В невольным трепетом входила она в этот дом, который ее уже знал и принял. Входила не как временная подружка, а как законная гостья: надо было понимать, что приглашение исходило от его родителей. Мать, таинственная царица их мира, хотела ее лицезреть. Сама Лиля, правда, уже видела эту женщину: недавно, открыв у мамы на работе местную газету, нашла на первой странице интервью с фотографией. Заметка рассказывала о том, каким будет город через десять лет: обещался крытый рынок, новая платформа, строительство домов, всякие благоустройства. Заметка не произвела особого впечатления, ведь новая квартира им с мамой не светила, что называется, на рынке покупать было всегда дорого, а обустройство их, например, двора, где уже имелись четыре скамейки, трудно было вообразить.
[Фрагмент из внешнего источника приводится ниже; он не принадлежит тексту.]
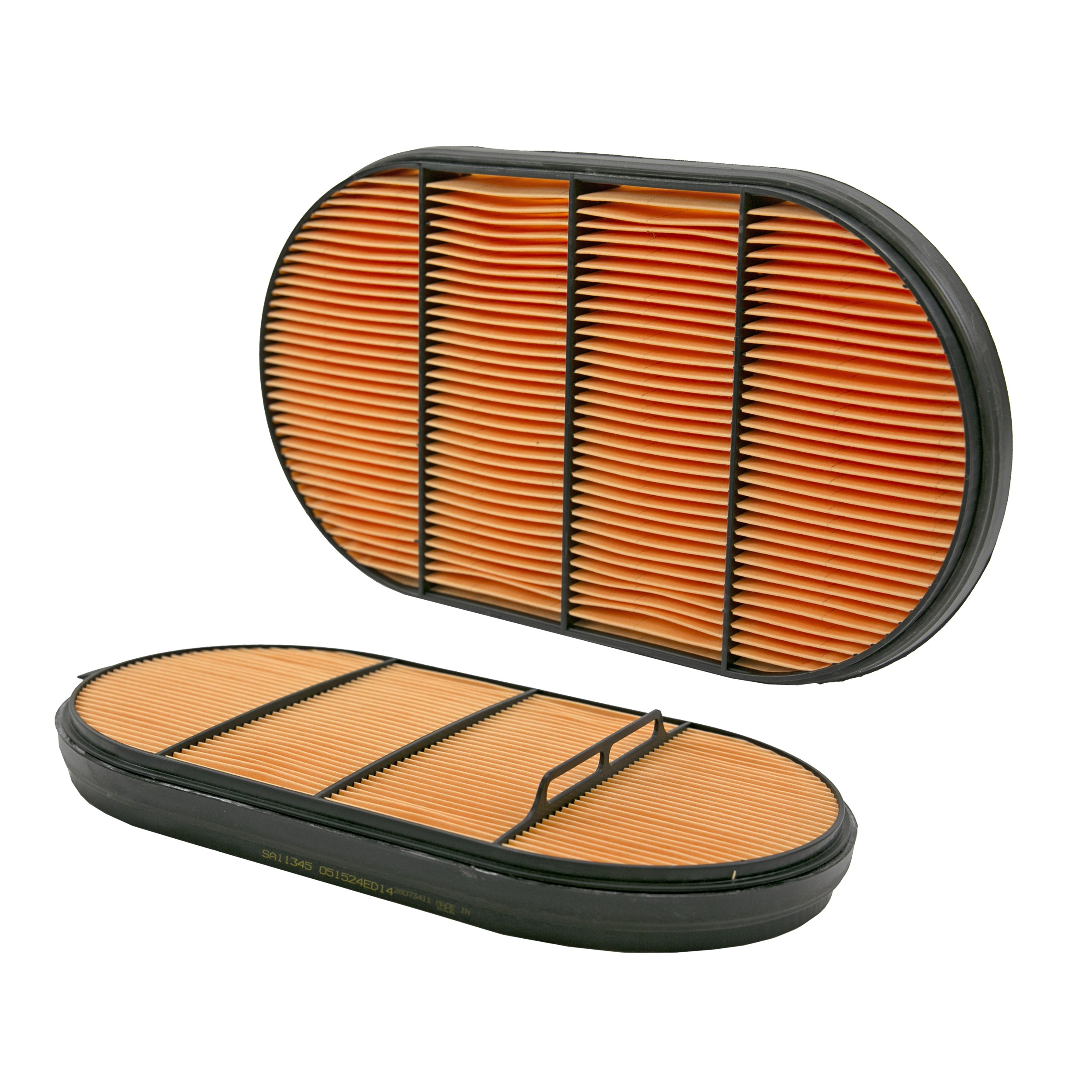 WIX Air Filter Panel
Она пристально вглядывалась в ту фотографию, но ничего не могла прочесть ни в этих глазах, ни в общем выражении, словно за внешним обликом был второй, не читаемый, а это была всего лишь маска. Или наоборот – все было слишком просто, но Лиле это не пришло в голову.
Пес повилял хвостом, лизнул руку, увязался было в коридор, но на него шикнули, прогнали.
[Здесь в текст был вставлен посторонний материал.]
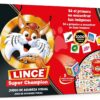 Společenská hra Lince Super Champion Educa 1000 obrázků španělsky od 6 let - Image 2
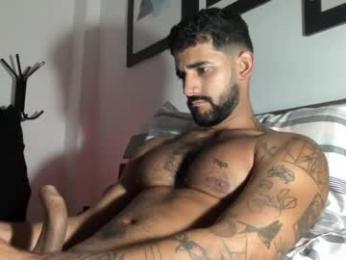 sexyasaf1018 — chaturbate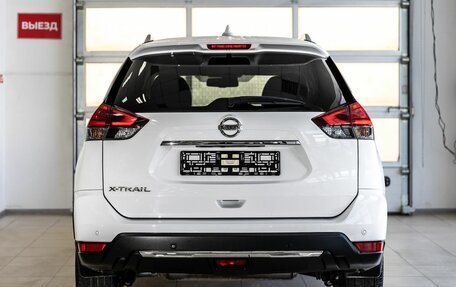Nissan X-Trail, 2020 год, 2 400 000 рублей, 5 фотография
– Проходи, – смущенно сказал Володя, и она протиснулась мимо него в комнату, где было прибрано, и на столе стояло несколько букетов в трехлитровых банках, а не в вазах, что отметила про себя Лиля с некоторым пренебрежением. Из дальней комнаты вышла мать Володи, оказавшаяся ну совсем как на фотографии – нечитаемое лицо, карие глаза, темные волосы, лицо несколько грубоватой лепки, но в общем, красивое.
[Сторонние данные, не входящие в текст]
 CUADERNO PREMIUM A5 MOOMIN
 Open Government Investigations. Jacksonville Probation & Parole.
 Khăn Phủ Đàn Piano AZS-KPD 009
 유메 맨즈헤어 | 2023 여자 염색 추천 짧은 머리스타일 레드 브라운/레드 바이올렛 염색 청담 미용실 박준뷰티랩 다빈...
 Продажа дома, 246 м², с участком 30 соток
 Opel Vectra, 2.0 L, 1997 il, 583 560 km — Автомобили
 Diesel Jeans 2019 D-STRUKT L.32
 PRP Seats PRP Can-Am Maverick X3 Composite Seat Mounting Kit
–– Это Галчонок, – говорит Володя матери. Та что-то говорила, что-то показывала, куда-то приглашала – оказалось, на веранду, где был накрыт праздничный стол, а вдоль окон курчавилась высокая помидорная рассада и что-то еще зеленело в маленьких горшочках.
Вот они уже сидят, и Лиля, уже несколько оправившаяся от первоначального смущения, начинает слышать, наконец, не гул сливающихся голосов, а голоса, видеть не размазанные цветные пятна, а всю картину. На столе стоят бокалы, тарелки, лежат столовые приборы, их меньше, чем надо бы, и Лиля спрашивает ножик. В глазах Володиной матери пробивается какая-то искра, но она тут же просит сына принести нож, что тот и делает, притащив не столовый нож, а кухонный, маленький, из тех, которыми так удобно чистить картошку.
– У нас по-простому, – сквозь улыбку Ираиды Васильевны пробивается то ли обида, то ли недовольство. Лиля кладет ножик справа, а вилку слева – она умеет пользоваться приборами, – и ошарашено смотрит на клеенчатую скатерть-самобранку. В большой тарелке исходит ароматным паром картошка, запеченная с овощами, вокруг стоят банки с соленьями – мелкие розовые помидорчики в зеленоватом рассоле с укропом и дольками чеснока, малосольные огурцы кажутся прозрачными, почти светятся, подальше запеченные баклажаны, какие-то нарезки немыслимые, буженина, сырокопченая колбаса – страшный дефицит, видно, исполкомовские пайки и вправду существуют, а она не верила. Даже рыба красная – горбуша, кажется – маме однажды соседка предложила купить, им на предприятии по талонам давали. Они купили, оказалось, страшно соленая, мама ее в молоке вымачивала, и все равно… Эх, маму бы сюда, пусть бы покушала. Она сейчас в санатории, хоть это утешает. Каким-то образом ей досталась путевка, выделенная одна на весь коллектив. Зимой она сильно болела, может, поэтому. Точно Лиля не знает, но думает, что сотрудницы устроили так, что мама считала лотерею честной, она ведь на ней не присутствовала. И хотя никто бы не отказался от бесплатного санатория, споров не было, – так сказали маме. Лиля поймала себя на том, что раскладывает яства на тарелке так, чтобы было поровну на каждой половине, и думает при этом: это тебе, мама, это мне. Это тебе, это мне.